Text shown:
[Begin]
Are we still sneaking past goblins? At this point in the campaign? I thought we were past all that! Well, it’s good to see my li’l green buddies again in any case. It’s just unfortunate that they’ll never see Allie the Allosaurus.
If you guys are unfamiliar, pass without trace is pretty dang useful in 5e D&D. Especially in a game noted for its “bounded accuracy,” a large static bonus is potent stuff:
Pass Without Trace: A veil of shadows and silence radiates from you, masking you and your companions from detection. For the duration, each creature you choose within 30 feet of you (including you) has a +10 bonus to Dexterity (Stealth) checks and can’t be tracked except by magical means. A creature that receives this bonus leaves behind no tracks or other traces of its passage.
There are a couple of important things to note about the spell. First and foremost, it’s “pass without trace,” not “pass without a trace.” If you say the latter you’ll sound like a fool. A damn fool!
The second important thing is the spell’s effect of obviating group stealth checks. I’m not kidding about those goblins never spotting Allie. With her massive +0 to stealth in addition to the spell’s +10, a goblins Passive Perception will still never catch up with the dino. This can be frustrating for a DM, taking us all the way back to our discussions of flight and invisibility as game-changing abilities. When magic straight up blanks an entire challenge genre (e.g. stealth, climbing, picking locks), it can feel like great swaths of the game are suddenly closed off from play.
But consider what this looks like from a player’s standpoint. The class fantasy of using your woodcraft to sneak your pals through the undergrowth and straight up to the enemy commander’s tent is right friggin’ there. Druids and rangers dream about those moments! How exactly are they supposed to make it happen without the spell?
[End]
Provided information:
[Begin]
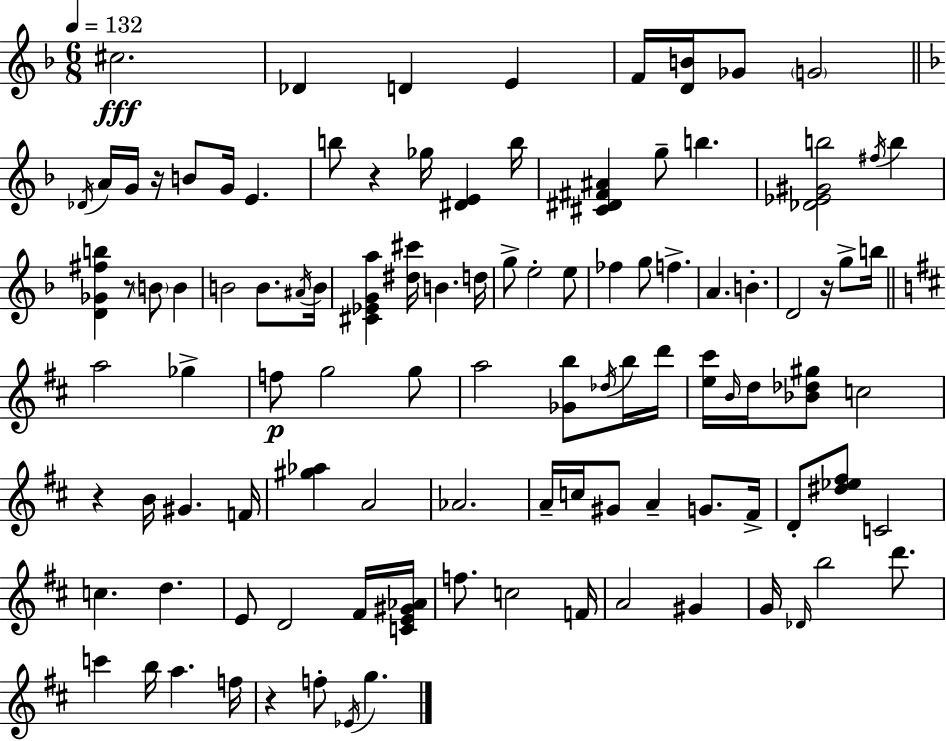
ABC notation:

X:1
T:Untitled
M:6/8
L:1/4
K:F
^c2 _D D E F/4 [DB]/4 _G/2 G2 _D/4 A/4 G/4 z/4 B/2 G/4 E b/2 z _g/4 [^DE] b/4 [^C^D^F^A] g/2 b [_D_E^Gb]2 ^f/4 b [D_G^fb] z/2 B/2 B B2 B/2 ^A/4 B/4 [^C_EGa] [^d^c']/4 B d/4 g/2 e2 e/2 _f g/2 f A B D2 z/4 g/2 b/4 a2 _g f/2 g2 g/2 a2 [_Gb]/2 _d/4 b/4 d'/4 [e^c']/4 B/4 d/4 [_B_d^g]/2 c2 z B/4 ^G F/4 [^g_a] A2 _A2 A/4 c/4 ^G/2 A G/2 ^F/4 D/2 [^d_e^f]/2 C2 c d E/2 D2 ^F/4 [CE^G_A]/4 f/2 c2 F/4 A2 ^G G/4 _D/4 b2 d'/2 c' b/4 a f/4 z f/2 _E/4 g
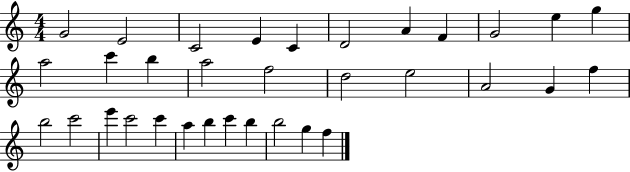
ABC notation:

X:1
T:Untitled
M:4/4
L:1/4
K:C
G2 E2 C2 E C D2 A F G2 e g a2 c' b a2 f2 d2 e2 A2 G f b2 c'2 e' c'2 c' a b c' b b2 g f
[End]
[Begin]
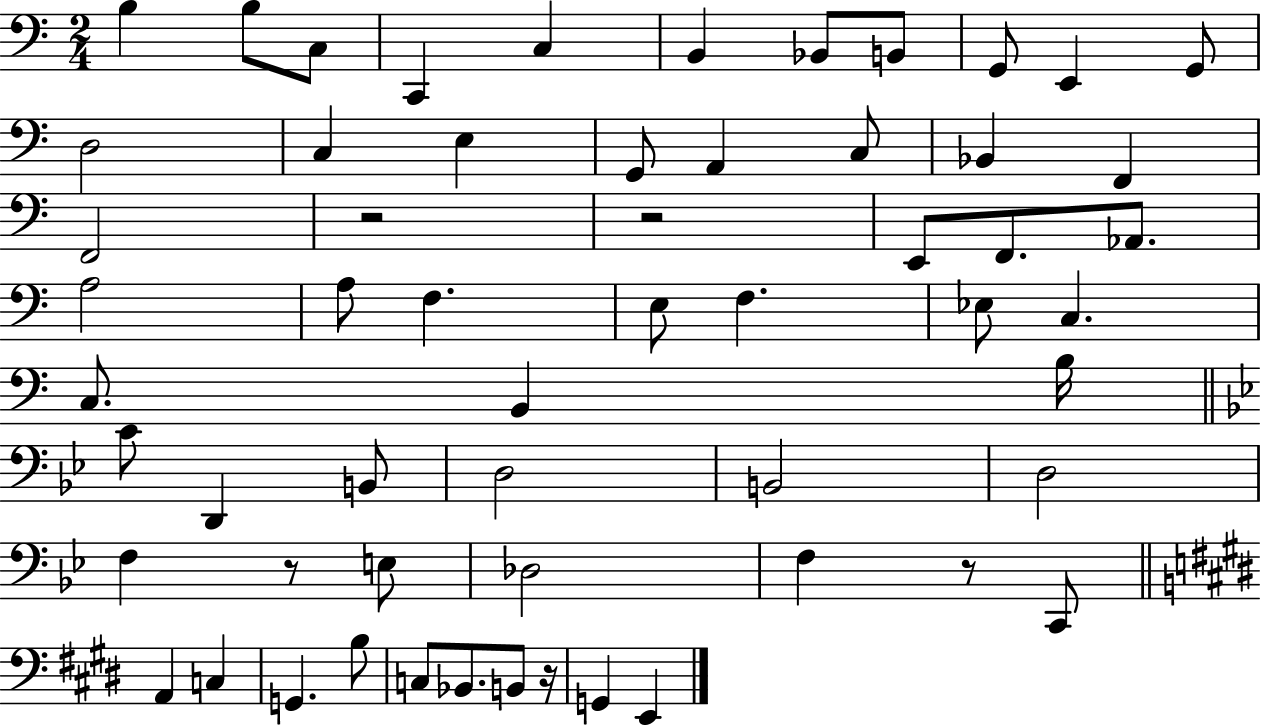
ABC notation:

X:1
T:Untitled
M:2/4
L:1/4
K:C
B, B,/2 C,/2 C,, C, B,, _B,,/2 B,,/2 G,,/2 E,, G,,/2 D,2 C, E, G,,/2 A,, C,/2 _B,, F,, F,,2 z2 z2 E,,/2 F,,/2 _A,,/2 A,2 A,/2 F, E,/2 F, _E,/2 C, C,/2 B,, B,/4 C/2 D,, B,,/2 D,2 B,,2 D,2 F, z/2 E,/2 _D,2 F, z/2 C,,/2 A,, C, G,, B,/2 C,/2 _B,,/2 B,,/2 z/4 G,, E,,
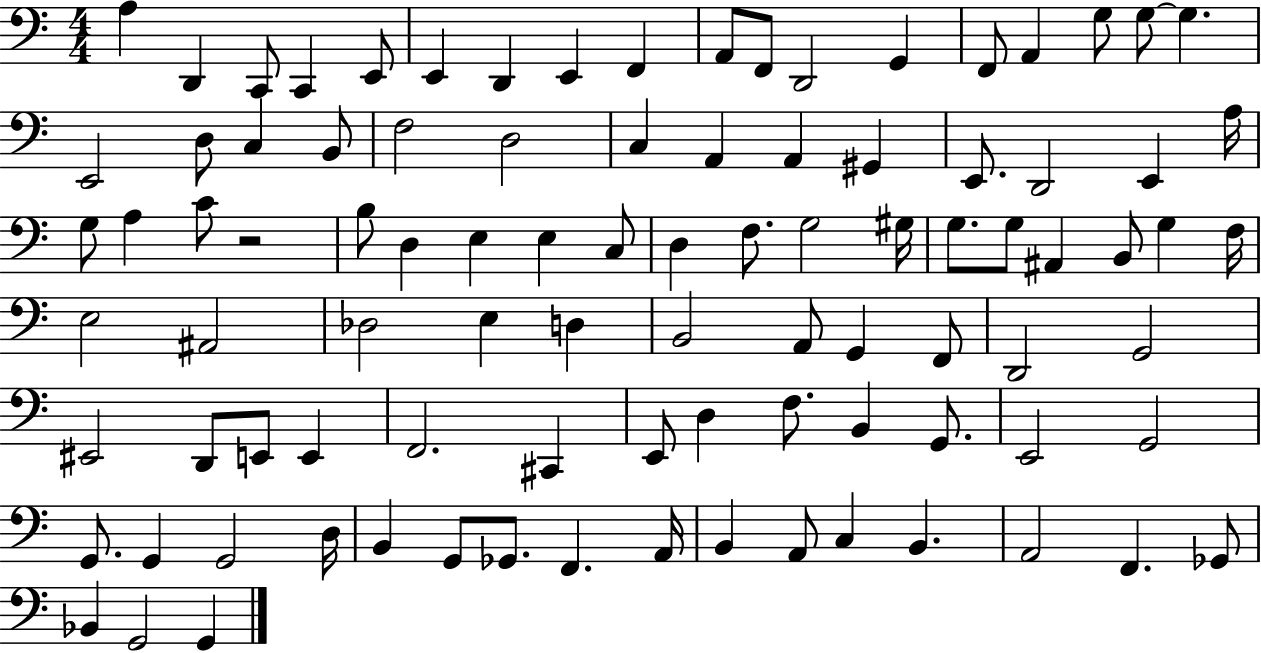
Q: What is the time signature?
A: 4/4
[End]
[Begin]
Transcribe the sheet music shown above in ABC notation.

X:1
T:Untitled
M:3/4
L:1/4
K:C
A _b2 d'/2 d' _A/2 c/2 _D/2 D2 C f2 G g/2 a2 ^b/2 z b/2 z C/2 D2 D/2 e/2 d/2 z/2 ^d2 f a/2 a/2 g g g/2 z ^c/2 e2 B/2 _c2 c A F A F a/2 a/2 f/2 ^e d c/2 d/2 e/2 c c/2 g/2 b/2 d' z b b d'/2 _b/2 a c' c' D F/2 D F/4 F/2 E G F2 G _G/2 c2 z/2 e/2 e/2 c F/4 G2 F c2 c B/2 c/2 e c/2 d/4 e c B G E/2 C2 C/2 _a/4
[End]
Carry the text about the pass without trace spell forward from its final sentence. The entries were taken from a separate source.

Response:
In that sense, here’s what not to do: “Yeah, it was always an auto-pass with this group. Stealth isn’t a real challenge anymore, so I just assume they get past the guards every time.” Poppycock, say I! These aren’t going to be long or involved challenges, but they are still necessary to living out that aforementioned class fantasy. And silly as it sounds, the best way I’ve found to help your player feel like a genius is to complain loudly. Complain every time.
“Again!? How do you always have that prepared? Stupid OP pass without trace! Very well then. Because of Sneaky McStealthFace over here, you all get surprise on the gobbos. Yeah, even Allie.”
In short, there are a million and one ways to adjust difficulty when it comes to your adventures. But in the case of “I magically make the problem go away” abilities like pass without trace or knock or find traps, it’s OK to let your players simply have the W. And obvious as that may sound, it’s a lesson that many GMs in my experience could stand to learn.
So what do you say, folks? What’s an example of a “perfect magical solution” that you’ve utilized in-game? Did it serve to overcome a supposed-to-be difficult challenge, making you feel like a tactical prodigy? Or did you find your ability suddenly side-lined due to its potential for anticlimax? Tell us your tale of “passing without stats” down in the comments!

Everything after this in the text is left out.